--- EXCERTO DO TEXTO ---
Elegem a mentira como arma política e valorizam mais a perceção que têm do mundo do que os factos. Donald Trump e Jair Bolsonaro parecem alunos da mesma escola. O Expresso ouviu três estudiosos da governação do norte-americano e confrontou-os com o fenómeno Bolsonaro. Há mais diferenças do que semelhanças, concordam. Mas as frases de ambos são parecidas

Exploração do ódio e de notícias falsas (“fake news”) para fins eleitorais, narrativa anti-media e anti-sistema, discurso intolerante, populista e demagógico. As semelhanças entre Donald Trump e Jair Bolsonaro são óbvias, mas há mais diferenças do que, à primeira vista, se pode pensar.
“Trump é um extremista sonso: insulta, depois diz que não insultou e culpa os media por terem deturpado o que disse de forma inequívoca”, explica Germano Almeida, autor do livro “Isto não é bem um Presidente dos EUA” (Prime Books), que chegará às bancas na segunda semana de novembro. “Bolsonaro é pior: mais gráfico na violência, mais assumido na rejeição do sistema e das regras democráticas, mais demagógico no populismo, ainda mais primário no discurso.”
Recentemente, numa entrevista à BBC Brasil, Steve Bannon, que liderou a campanha de Donald Trump e foi o grande mentor do discurso nacionalista do magnata, não poupou nos adjetivos a Bolsonaro: “líder”, “brilhante”, “sofisticado”. “Muito parecido” com Trump.
Durante meses, no Brasil, especulou-se sobre se Bannon iria integrar a equipa de Bolsonaro. Para esse ruído muito contribuiu um tweet de um dos filhos do ex-militar, após um encontro em Nova Iorque. “Foi um prazer conhecer Steve Bannon, estratega na campanha presidencial de Donald Trump. Tivemos uma ótima conversa e partilhamos a mesma visão do mundo. Ele afirmou-se um entusiasta da campanha de Bolsonaro e ficamos em contacto para unir esforços, especialmente contra o marxismo cultural.”
It was a pleasure to meet STEVE BANNON,strategist in Donald Trump's presidential campaign.We had a great conversation and we share the same worldview.He said be an enthusiast of Bolsonaro's campaign and we are certainly in touch to join forces,especially against cultural marxism. pic.twitter.com/ceHoui6FH5
— Eduardo Bolsonaro🇧🇷 (@BolsonaroSP) August 4, 2018
É o próprio Bolsonaro quem diz ser “uma espécie de discípulo de Donald Trump”, recorda Diana Soller, autora do livro “O método no caos” (Dom Quixote), juntamente com Tiago Moreira de Sá. “Ele é o primeiro a dizer que está a seguir as pisadas de Trump para conquistar a presidência do Brasil. Diz, inclusive, que está disposto a mudar profundamente a política externa brasileira no sentido de uma aliança com os Estados Unidos.”
--- DADOS DO EXERCÍCIO ---
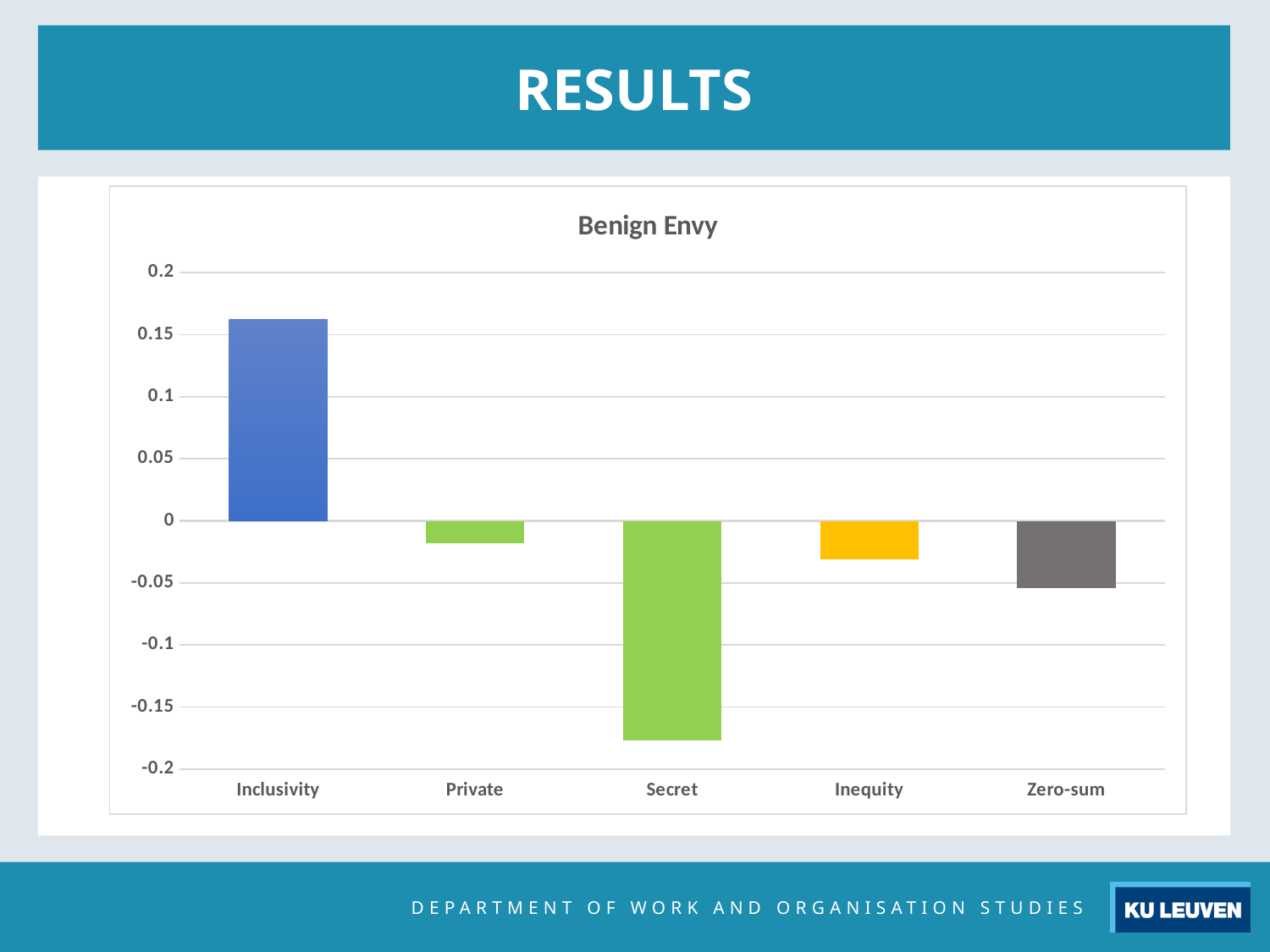
Is the value for Inequity greater or less than -0.05? greater Is the value for Secret greater or less than -0.15? less Which has the larger value, Private or Zero-sum? Private How many categories are shown on the x axis of the chart? 5 What kind of chart is shown on the slide? Bar chart What is the title of the chart? Benign Envy Which has the larger value, Inequity or Zero-sum? Inequity Is the value for Inclusivity greater or less than 0.1? greater Which category has the lowest value in the Benign Envy chart? Secret Which category has the highest value in the Benign Envy chart? Inclusivity How many categories in the chart have a positive value? 1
---
Devolva, sem qualquer alteração, o trecho do texto sobre Trump e Bolsonaro que começa em "Elegem a mentira" e prossegue até "se pode pensar.".

## ESPAÇO DE RESPOSTA:
Elegem a mentira como arma política e valorizam mais a perceção que têm do mundo do que os factos. Donald Trump e Jair Bolsonaro parecem alunos da mesma escola. O Expresso ouviu três estudiosos da governação do norte-americano e confrontou-os com o fenómeno Bolsonaro. Há mais diferenças do que semelhanças, concordam. Mas as frases de ambos são parecidas

Exploração do ódio e de notícias falsas (“fake news”) para fins eleitorais, narrativa anti-media e anti-sistema, discurso intolerante, populista e demagógico. As semelhanças entre Donald Trump e Jair Bolsonaro são óbvias, mas há mais diferenças do que, à primeira vista, se pode pensar.